Records from a data source
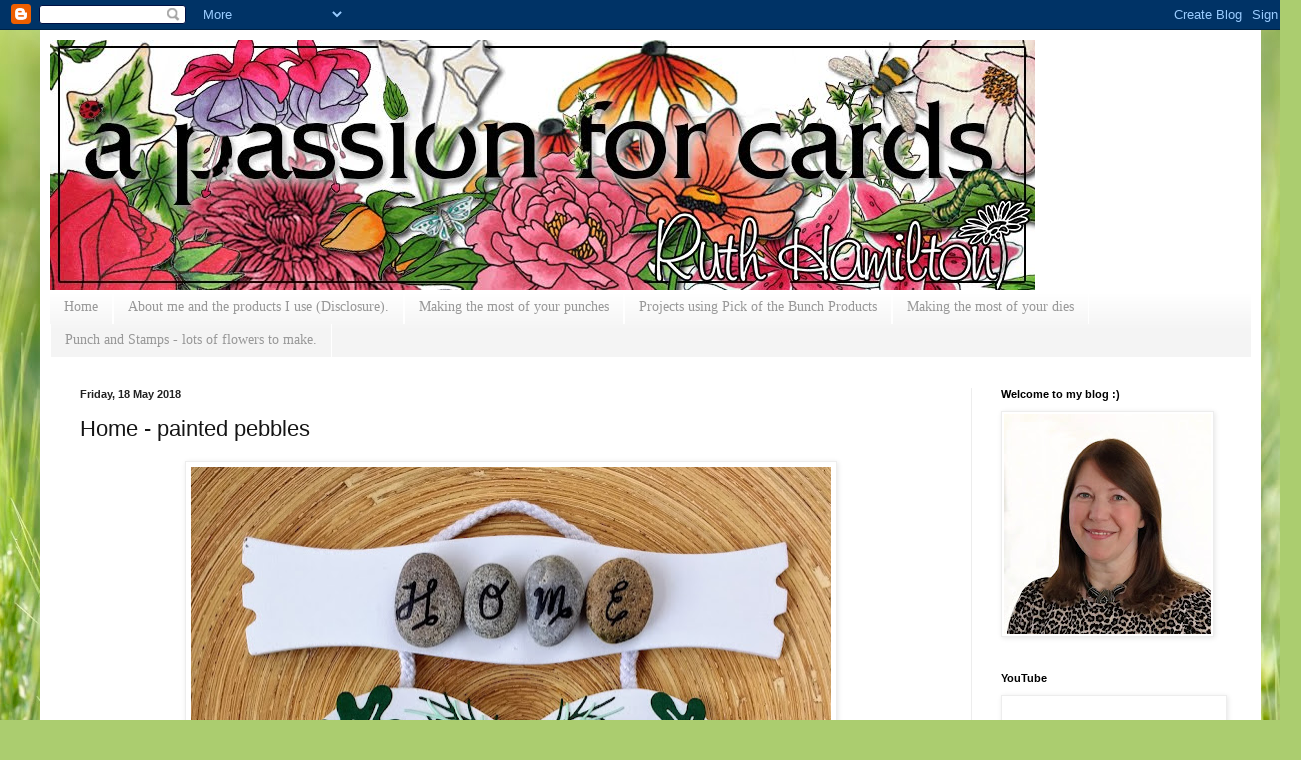

--- FILE ---
content_type: text/html; charset=utf-8
request_url: https://www.google.com/recaptcha/api2/aframe
body_size: 247
content:
<!DOCTYPE HTML><html><head><meta http-equiv="content-type" content="text/html; charset=UTF-8"></head><body><script nonce="ic0GoN7bzsTve5OgRJtY1g">/** Anti-fraud and anti-abuse applications only. See google.com/recaptcha */ try{var clients={'sodar':'https://pagead2.googlesyndication.com/pagead/sodar?'};window.addEventListener("message",function(a){try{if(a.source===window.parent){var b=JSON.parse(a.data);var c=clients[b['id']];if(c){var d=document.createElement('img');d.src=c+b['params']+'&rc='+(localStorage.getItem("rc::a")?sessionStorage.getItem("rc::b"):"");window.document.body.appendChild(d);sessionStorage.setItem("rc::e",parseInt(sessionStorage.getItem("rc::e")||0)+1);localStorage.setItem("rc::h",'1768883128179');}}}catch(b){}});window.parent.postMessage("_grecaptcha_ready", "*");}catch(b){}</script></body></html>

_PROBLEM TO WORK ON:_ Restate every entry above word for word; no picture belongs in the copy.

_EXERCISE OUTPUT:_
--- FILE ---
content_type: text/html; charset=utf-8
request_url: https://www.google.com/recaptcha/api2/aframe
body_size: 247
content:
<!DOCTYPE HTML><html><head><meta http-equiv="content-type" content="text/html; charset=UTF-8"></head><body><script nonce="ic0GoN7bzsTve5OgRJtY1g">/** Anti-fraud and anti-abuse applications only. See google.com/recaptcha */ try{var clients={'sodar':'https://pagead2.googlesyndication.com/pagead/sodar?'};window.addEventListener("message",function(a){try{if(a.source===window.parent){var b=JSON.parse(a.data);var c=clients[b['id']];if(c){var d=document.createElement('img');d.src=c+b['params']+'&rc='+(localStorage.getItem("rc::a")?sessionStorage.getItem("rc::b"):"");window.document.body.appendChild(d);sessionStorage.setItem("rc::e",parseInt(sessionStorage.getItem("rc::e")||0)+1);localStorage.setItem("rc::h",'1768883128179');}}}catch(b){}});window.parent.postMessage("_grecaptcha_ready", "*");}catch(b){}</script></body></html>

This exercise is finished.